Cette clause étant privative de liberté pour l’ancien salarié, pour qu’elle soit valable, des critères très stricts doivent être respectés.
Bon à savoir : la clause de non-concurrence ne doit pas être confondue avec l’obligation générale de loyauté qui s’applique pendant l’exécution du contrat de travail.
Clause de concurrence abusive : comment la reconnaître ?
L’article L1121-1 du Code du travail dispose que “Nul ne peut apporter aux droits des personnes et aux libertés individuelles et collectives de restrictions qui ne seraient pas justifiées par la nature de la tâche à accomplir ni proportionnées au but recherché”.
En se basant sur cet article juridique, les juges, dans un arrêt de la Cour de cassation de 2002 (chambre sociale de la Cour de cassation, 10 juillet 2002, n°00-45135 et n° 99-43.334 à 99-43.336) ont fixé les 4 conditions cumulatives nécessaires pour que cette clause soit reconnue comme étant valide. Ainsi, un formalisme strict doit être respecté par l’employeur et des garanties raisonnables et non abusives doivent être apportées au salarié.

[Lignes]:
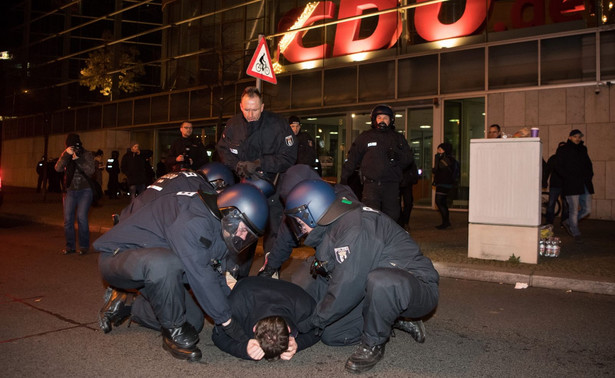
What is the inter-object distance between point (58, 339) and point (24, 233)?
8120 mm

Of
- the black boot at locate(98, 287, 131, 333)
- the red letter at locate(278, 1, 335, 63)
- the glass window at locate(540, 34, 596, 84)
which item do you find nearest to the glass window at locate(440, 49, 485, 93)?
the glass window at locate(540, 34, 596, 84)

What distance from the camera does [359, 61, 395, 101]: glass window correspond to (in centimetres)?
1614

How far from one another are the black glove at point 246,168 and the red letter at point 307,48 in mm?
13345

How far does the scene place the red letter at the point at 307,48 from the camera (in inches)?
715

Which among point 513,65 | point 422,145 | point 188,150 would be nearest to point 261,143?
point 188,150

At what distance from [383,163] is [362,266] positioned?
3.71 metres

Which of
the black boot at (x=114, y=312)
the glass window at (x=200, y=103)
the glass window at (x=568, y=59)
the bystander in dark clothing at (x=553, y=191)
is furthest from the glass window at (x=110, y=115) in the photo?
the black boot at (x=114, y=312)

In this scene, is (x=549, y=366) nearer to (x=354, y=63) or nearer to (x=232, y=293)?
(x=232, y=293)

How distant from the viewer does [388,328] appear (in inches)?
150

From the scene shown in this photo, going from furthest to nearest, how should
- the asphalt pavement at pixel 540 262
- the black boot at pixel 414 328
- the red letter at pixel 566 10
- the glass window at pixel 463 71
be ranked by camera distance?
1. the glass window at pixel 463 71
2. the red letter at pixel 566 10
3. the asphalt pavement at pixel 540 262
4. the black boot at pixel 414 328

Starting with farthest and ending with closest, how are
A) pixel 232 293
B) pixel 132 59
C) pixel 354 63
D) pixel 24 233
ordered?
1. pixel 132 59
2. pixel 354 63
3. pixel 24 233
4. pixel 232 293

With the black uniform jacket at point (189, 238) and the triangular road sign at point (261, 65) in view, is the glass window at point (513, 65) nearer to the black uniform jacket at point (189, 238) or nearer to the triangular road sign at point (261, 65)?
the triangular road sign at point (261, 65)

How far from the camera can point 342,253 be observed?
3.66 meters

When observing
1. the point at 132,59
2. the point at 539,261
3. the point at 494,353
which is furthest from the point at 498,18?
the point at 132,59
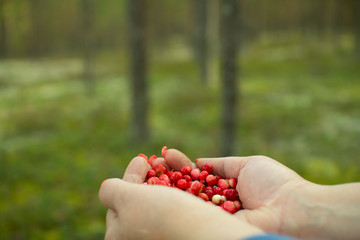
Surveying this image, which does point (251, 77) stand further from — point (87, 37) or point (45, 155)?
point (45, 155)

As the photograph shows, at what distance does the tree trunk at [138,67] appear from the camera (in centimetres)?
993

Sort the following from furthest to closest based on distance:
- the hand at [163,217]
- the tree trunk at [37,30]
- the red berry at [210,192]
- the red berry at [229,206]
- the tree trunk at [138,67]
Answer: the tree trunk at [37,30], the tree trunk at [138,67], the red berry at [210,192], the red berry at [229,206], the hand at [163,217]

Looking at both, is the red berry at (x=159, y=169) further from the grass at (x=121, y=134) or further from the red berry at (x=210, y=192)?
the grass at (x=121, y=134)

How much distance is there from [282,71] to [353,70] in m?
4.77

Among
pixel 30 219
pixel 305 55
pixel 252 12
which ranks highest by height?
pixel 252 12

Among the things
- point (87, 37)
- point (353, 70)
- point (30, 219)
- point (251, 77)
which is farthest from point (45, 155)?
point (353, 70)

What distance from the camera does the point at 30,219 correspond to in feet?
20.7

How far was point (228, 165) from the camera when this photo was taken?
12.2 feet

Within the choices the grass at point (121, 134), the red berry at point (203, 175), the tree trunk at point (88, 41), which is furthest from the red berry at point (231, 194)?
the tree trunk at point (88, 41)

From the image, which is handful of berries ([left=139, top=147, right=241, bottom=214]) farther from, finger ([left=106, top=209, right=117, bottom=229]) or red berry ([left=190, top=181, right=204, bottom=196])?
finger ([left=106, top=209, right=117, bottom=229])

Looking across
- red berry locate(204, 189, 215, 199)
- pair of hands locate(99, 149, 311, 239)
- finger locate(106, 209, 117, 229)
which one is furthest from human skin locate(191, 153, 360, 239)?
finger locate(106, 209, 117, 229)

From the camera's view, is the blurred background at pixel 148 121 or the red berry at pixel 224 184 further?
the blurred background at pixel 148 121

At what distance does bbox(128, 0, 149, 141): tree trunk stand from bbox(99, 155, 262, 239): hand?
25.7ft

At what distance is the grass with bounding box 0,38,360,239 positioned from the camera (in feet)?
22.8
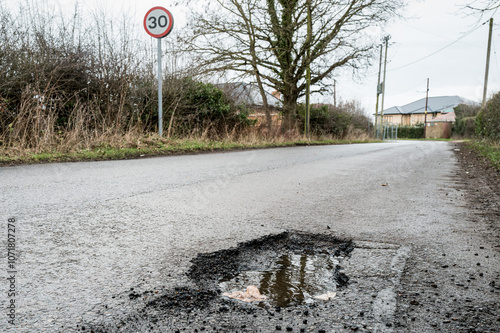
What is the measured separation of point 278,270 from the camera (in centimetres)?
212

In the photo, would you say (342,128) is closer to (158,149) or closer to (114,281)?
(158,149)

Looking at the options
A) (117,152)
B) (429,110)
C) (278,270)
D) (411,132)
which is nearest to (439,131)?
(411,132)

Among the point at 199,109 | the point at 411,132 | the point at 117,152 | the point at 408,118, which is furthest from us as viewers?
the point at 408,118

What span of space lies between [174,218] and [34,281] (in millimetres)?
1367

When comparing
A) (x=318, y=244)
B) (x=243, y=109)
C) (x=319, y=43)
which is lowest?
(x=318, y=244)

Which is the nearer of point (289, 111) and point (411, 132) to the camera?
point (289, 111)

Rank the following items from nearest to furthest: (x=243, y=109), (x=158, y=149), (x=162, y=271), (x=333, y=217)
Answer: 1. (x=162, y=271)
2. (x=333, y=217)
3. (x=158, y=149)
4. (x=243, y=109)

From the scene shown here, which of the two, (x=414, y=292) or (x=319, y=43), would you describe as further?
(x=319, y=43)

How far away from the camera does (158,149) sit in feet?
30.9

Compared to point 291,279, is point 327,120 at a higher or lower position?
higher

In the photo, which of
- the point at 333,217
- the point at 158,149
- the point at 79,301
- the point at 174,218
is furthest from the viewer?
the point at 158,149

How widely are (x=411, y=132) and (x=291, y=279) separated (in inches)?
2413

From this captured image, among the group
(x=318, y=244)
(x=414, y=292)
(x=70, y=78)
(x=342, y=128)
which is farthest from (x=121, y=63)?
(x=342, y=128)

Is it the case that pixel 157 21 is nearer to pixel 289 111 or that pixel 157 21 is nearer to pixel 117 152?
pixel 117 152
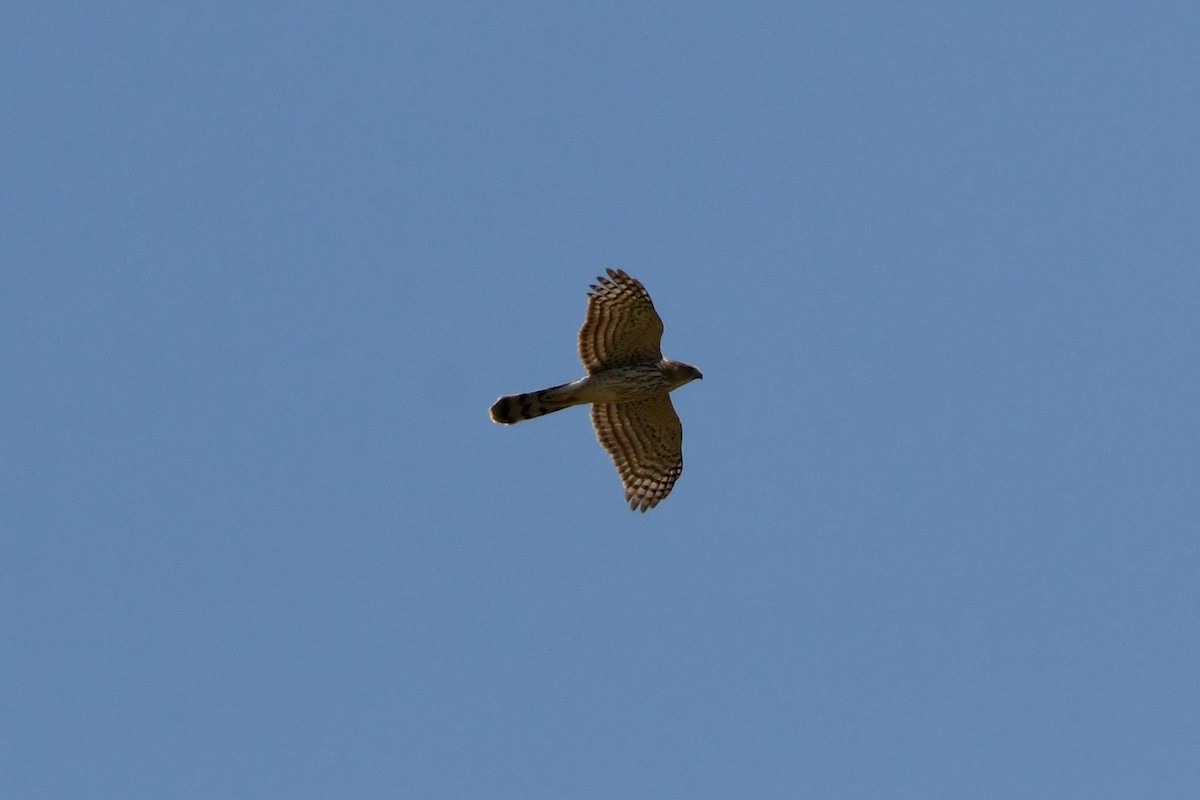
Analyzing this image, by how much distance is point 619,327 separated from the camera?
2489 centimetres

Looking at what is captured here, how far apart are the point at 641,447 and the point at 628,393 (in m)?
1.26

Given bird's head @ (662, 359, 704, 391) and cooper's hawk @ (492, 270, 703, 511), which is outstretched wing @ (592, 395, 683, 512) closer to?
cooper's hawk @ (492, 270, 703, 511)

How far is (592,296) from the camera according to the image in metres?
24.6

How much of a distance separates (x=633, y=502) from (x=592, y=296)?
10.5ft

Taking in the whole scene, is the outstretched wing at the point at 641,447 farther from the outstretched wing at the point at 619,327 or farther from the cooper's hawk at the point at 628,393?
the outstretched wing at the point at 619,327

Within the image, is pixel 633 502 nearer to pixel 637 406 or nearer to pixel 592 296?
pixel 637 406

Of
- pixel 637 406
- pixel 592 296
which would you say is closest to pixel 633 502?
pixel 637 406

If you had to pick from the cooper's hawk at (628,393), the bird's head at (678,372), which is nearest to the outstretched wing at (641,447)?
the cooper's hawk at (628,393)

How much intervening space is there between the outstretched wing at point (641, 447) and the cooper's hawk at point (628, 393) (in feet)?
0.04

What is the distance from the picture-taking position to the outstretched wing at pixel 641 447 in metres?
26.1

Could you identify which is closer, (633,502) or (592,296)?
(592,296)

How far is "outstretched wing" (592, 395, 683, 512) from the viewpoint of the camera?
2606 cm

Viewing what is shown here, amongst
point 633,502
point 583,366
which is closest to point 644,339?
point 583,366

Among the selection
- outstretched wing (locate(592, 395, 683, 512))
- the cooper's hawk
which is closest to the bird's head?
the cooper's hawk
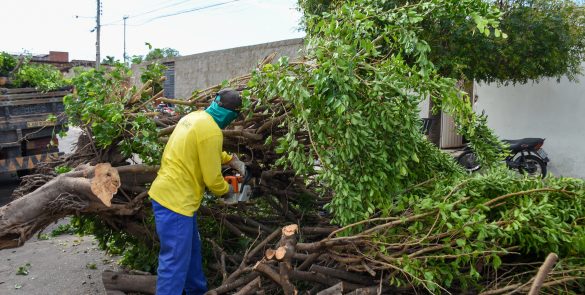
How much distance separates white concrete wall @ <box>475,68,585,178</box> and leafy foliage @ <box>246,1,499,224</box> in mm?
7205

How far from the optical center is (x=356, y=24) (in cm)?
357

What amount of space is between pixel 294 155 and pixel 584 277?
Answer: 1924mm

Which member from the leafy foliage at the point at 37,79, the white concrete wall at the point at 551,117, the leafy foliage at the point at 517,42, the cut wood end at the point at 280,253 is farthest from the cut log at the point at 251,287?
the white concrete wall at the point at 551,117

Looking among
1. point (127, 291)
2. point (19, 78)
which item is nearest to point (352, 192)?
point (127, 291)

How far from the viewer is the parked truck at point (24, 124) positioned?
7.74 meters

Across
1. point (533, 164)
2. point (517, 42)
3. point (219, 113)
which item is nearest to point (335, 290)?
point (219, 113)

[Consignes]:
a) Traduisez en anglais cette phrase du texte sur la clause de non-concurrence : « Bon à savoir : la clause de non-concurrence ne doit pas être confondue avec l’obligation générale de loyauté qui s’applique pendant l’exécution du contrat de travail. »
b) D’après le texte sur la clause de non-concurrence, combien de conditions cumulatives les juges ont-ils fixées pour que cette clause soit reconnue comme valide ?
c) Poursuivez le texte sur la clause de non-concurrence à partir de sa dernière phrase.

[Réponses]:
a) Good to know: the non-compete clause must not be confused with the general duty of loyalty that applies during the performance of the employment contract.

b) Quatre conditions cumulatives.

c)
Voici les 4 conditions à respecter pour qu’une clause de non concurrence, prévue dans un contrat de travail, ne soit pas considérée comme étant abusive conformément au droit du travail :
- la clause de non concurrence doit être indispensable à la protection des intérêts légitimes de l’entreprise (exemple : en cas de contact avec la clientèle de l’entreprise, accès à des informations confidentielles, transmission d’un savoir-faire, transmission de secrets de fabrication ou industriel, etc.).
- la durée dans le temps et l’espace géographique de la clause de non concurrence doivent être limités ;
- la clause de non concurrence doit tenir compte des spécificités de l’emploi du salarié dans l’entreprise ;
- la clause de non concurrence doit être assortie d’une contrepartie financière dont le montant ne doit pas être dérisoire. Cette contrepartie financière doit être versée à par l’employeur du fait de la restriction de la liberté professionnelle du salarié.
Le respect de ces conditions par l’employeur a pour but d’équilibrer les intérêts de l’entreprise et la liberté de travailler du salarié. C’est notamment pour cette raison que la contrepartie financière prévue dans le contrat de travail ne doit pas être dérisoire. Le cas échéant, les juges estiment que cela équivaut à une absence de contrepartie et le salarié pourrait demander en justice des dommages et intérêts à l’entreprise.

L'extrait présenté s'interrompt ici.